Uitgelokt door onze regering staat er een actie op stapel van het onderwijspersoneel, wat mogelijk zelfs op een staking kan uitdraaien. Ik begrijp de actiebehoefte, maar zie minder in staken. Ben daar eigenlijk principieel tegen, wat misschien ook voort komt uit een ervaring van weleer.
Toen mijn politieke voorkeur nog volledig afhankelijk was van mijn carrière, inderdaad de VVD, werd ik door een Headhunter het socialistische dagblad Het Vrije Volk binnengeloodst. Daar was ik de eerste vreemde eend in de bijt. Mijn afwijkende mening was in mijn goed functioneren geen enkel probleem. Ook het contact met mijn collegas had daar totaal niet onder te lijden. Het tegendeel is waar, die vriendschappelijke collegialiteit ben ik nadien niet meer tegen gekomen. Alleen daarom al, blijf ik als Hagenees Rotterdam een warm hart toedragen, maar dit ter zijde.

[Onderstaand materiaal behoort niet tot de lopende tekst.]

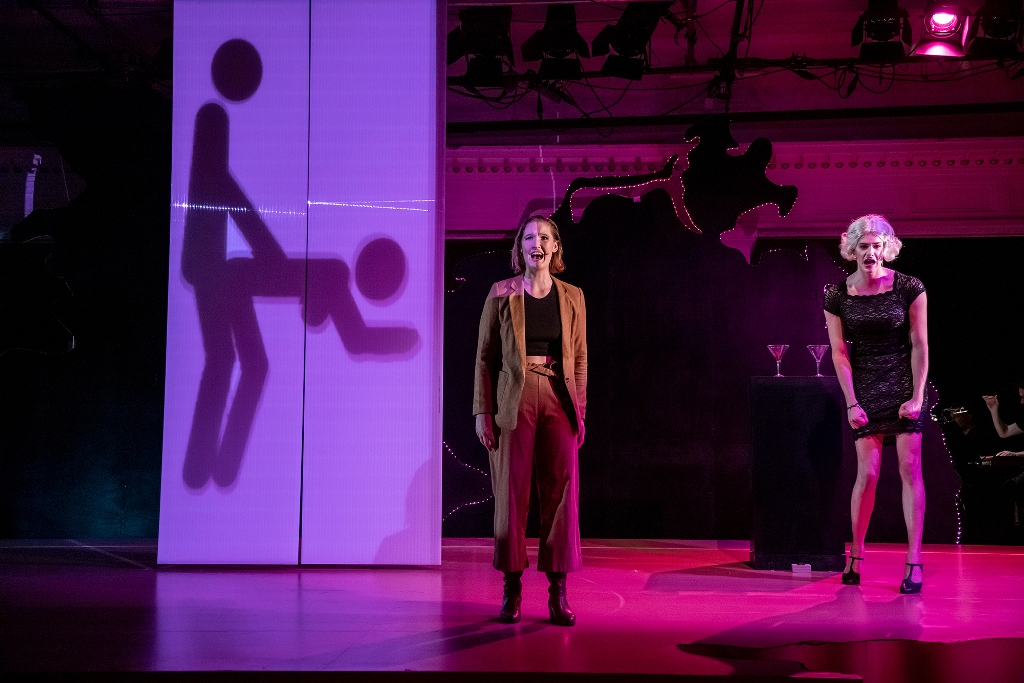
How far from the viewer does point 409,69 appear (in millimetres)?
4543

Toch was er een moment dat er onderlinge spanningen ontstonden. Gek genoeg, doordat er stakingen uitbraken bij het Algemeen Dagblad (AD), de halve moeder van de krant. Tijdens een personeelsbijeenkomst werd ons gevraagd in te stemmen met solidair meestaken met het AD. Tijdens de stemmingsronde, met opsteken van handen, waren er negen collegas, waar ik er één van was, tegen die staking. De actie die toen volgde, heb ik mij destijds enorm kwaad overgemaakt. Met de gedachteflits, Wat een tering sausialiste, rechte ik mijn rug. Onder het motto dat voor en tegen niet goed was geteld, werd verzocht nogmaals je hand op te steken. Samen met nog een collega waren wij nu de enige twee die bij en wie is er tegen nog steeds hun hand opstaken. En dat geef ik je te doen
.
De krant kwam drie dagen niet uit. Ik kwam drie dagen niet aan de krant. Maar omdat mijn werkzaamheden voornamelijk buiten de deur plaatsvonden, hoefde ik mijzelf niet te verloochenen en bleef ik normaal aan het werk. Nadat alles weer normaal op gang was gekomen was de sfeer weer als vanouds. Het Unheimische gevoel van een staking ben ik echter nooit vergeten.